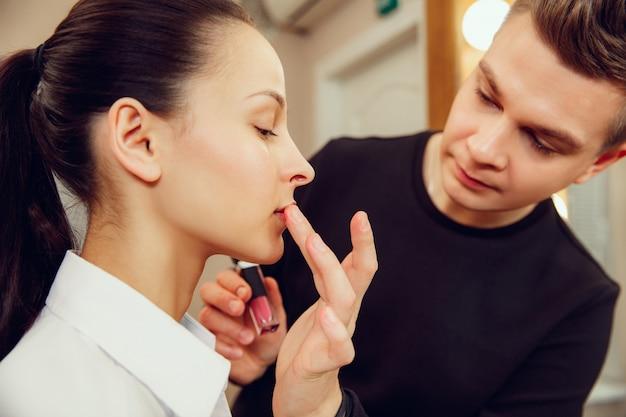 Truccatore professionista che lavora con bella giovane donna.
☆ ☆ ☆ ☆
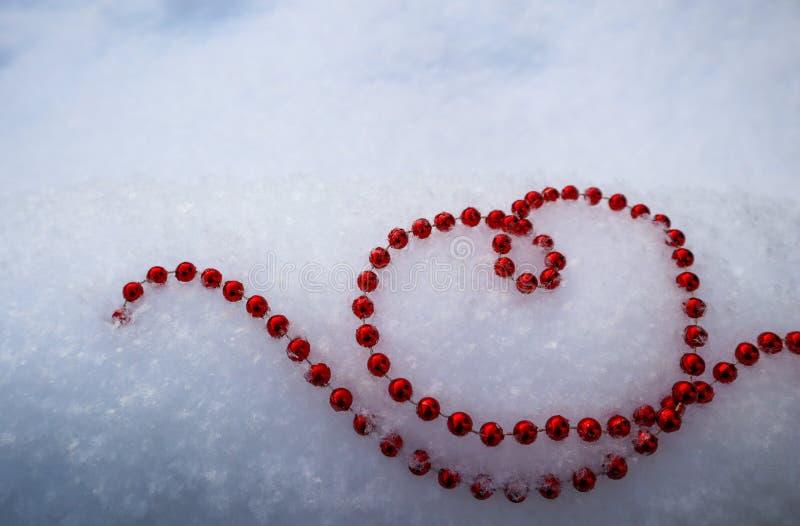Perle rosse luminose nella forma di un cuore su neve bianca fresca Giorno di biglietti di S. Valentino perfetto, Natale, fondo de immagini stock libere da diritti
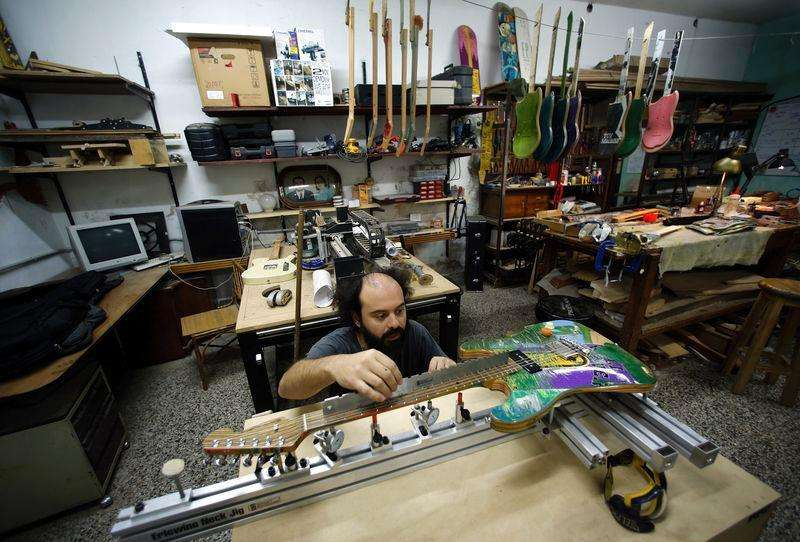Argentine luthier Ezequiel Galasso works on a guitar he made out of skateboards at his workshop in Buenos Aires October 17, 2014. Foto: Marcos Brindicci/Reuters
☆ ☆ ☆ ☆
In the entries above, which lines run from the one with "Perle rosse luminose" up to and including the one with "Argentine luthier Ezequiel"? Write them out exactly, without the pictures.

REPLY:
Perle rosse luminose nella forma di un cuore su neve bianca fresca Giorno di biglietti di S. Valentino perfetto, Natale, fondo de immagini stock libere da diritti
Argentine luthier Ezequiel Galasso works on a guitar he made out of skateboards at his workshop in Buenos Aires October 17, 2014. Foto: Marcos Brindicci/Reuters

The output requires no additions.